# Sum of the distance between consecutive terms implies the sequence is Cauchy.

If a sequence $(x_n)_{n=1}^{\infty}$ in $\mathbb{R}^n$ satisfies $\sum_{n\geq 1} ||x_n-x_{n+1}||<\infty$, show that it is Cauchy.

This isn't a complete answer, but here's my train of thought. Since $\sum_{n\geq 1} ||x_n-x_{n+1}||$ is finite, $\lim_{n\to\infty}||x_n-x_{n+1}|| = 0$. This implies that $(x_n)$ is a monotone decreasing sequence. Next, we can find an upper bound for $x_n$. After showing that $x_n$ is bounded, we know it is a bounded monotone sequence so it converges and is therefore a Cauchy sequence.

I know I would still need to prove that there is an upper bound, but does this generally make sense of have I missed something? Thanks!

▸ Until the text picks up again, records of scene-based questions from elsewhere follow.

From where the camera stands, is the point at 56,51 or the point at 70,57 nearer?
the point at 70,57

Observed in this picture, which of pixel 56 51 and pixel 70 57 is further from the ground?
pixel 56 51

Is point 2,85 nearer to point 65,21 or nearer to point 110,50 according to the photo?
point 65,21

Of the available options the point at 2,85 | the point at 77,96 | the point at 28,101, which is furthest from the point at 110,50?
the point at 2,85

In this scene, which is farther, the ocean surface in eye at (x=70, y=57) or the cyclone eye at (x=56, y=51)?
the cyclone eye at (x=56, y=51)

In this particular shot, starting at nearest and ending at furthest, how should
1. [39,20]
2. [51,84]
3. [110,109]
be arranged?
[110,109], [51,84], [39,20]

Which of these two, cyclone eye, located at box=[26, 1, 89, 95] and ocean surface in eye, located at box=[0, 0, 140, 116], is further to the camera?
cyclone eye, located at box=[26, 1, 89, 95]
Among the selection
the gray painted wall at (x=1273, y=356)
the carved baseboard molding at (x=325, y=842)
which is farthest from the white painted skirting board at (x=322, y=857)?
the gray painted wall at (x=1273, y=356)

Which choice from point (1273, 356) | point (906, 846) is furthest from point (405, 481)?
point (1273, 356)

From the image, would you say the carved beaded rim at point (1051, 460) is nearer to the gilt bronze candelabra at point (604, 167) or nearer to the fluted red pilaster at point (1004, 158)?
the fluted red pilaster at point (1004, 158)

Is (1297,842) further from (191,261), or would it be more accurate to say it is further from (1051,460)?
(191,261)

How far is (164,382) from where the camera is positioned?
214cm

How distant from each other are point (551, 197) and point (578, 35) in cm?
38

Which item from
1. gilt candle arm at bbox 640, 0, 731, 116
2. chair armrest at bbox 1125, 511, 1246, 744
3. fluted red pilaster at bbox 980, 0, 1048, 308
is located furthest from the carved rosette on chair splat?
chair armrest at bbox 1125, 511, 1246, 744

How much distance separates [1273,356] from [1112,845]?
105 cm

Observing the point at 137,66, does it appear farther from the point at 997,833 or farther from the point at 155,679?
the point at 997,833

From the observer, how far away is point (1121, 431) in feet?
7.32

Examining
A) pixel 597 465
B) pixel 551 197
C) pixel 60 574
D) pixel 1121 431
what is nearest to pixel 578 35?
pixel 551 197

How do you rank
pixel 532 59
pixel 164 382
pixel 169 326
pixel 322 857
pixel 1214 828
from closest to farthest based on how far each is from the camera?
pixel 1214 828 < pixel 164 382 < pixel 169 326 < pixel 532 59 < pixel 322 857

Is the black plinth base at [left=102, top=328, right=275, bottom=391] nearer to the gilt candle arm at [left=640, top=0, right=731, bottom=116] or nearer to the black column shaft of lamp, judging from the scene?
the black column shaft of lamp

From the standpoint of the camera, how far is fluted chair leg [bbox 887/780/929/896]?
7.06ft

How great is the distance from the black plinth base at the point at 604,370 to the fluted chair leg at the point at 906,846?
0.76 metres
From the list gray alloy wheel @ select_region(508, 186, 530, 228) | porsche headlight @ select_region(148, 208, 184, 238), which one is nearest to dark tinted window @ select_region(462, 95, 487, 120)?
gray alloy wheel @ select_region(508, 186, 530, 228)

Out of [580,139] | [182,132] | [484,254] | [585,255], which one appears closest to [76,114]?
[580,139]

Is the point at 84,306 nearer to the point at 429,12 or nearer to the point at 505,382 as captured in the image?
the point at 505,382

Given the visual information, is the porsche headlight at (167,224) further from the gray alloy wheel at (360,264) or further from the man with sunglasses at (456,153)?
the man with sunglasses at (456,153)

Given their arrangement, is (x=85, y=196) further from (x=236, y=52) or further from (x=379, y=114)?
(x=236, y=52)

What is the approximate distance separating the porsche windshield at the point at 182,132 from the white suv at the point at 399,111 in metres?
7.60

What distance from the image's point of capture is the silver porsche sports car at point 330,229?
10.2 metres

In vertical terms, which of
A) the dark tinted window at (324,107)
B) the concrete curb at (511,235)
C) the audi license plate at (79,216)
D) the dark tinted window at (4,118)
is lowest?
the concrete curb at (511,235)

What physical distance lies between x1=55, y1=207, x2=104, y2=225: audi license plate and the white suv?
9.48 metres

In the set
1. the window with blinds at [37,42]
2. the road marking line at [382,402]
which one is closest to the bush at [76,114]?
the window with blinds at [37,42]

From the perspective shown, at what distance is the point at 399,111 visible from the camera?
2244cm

• For a vector-valued sequence, speaking of "monotonicity" makes little sense. Instead, try to use the triangle inequality applied to $\|x_n-x_{n+h}\|$. – Giuseppe Negro Oct 9 '14 at 23:34

Use that $\|x_{n+k}-x_n\|\le \|x_{n+k}-x_{n+k-1}\|+\cdots +\|x_{n+1}-x_n\|.$
Now, use that $$\sum_{n\geq 1} ||x_n-x_{n+1}||<\infty$$ to have control on the right part of the inequality, from where you have control on the left part.
Fix $\varepsilon > 0$. Then, there exists $N$ such that $$\sum_{k \geq N} \| x_k - x_{k+1} \| < \varepsilon.$$ Suppose that $m > n \geq N$. Then, why is it true that $\|x_m - x_n \| < \varepsilon$?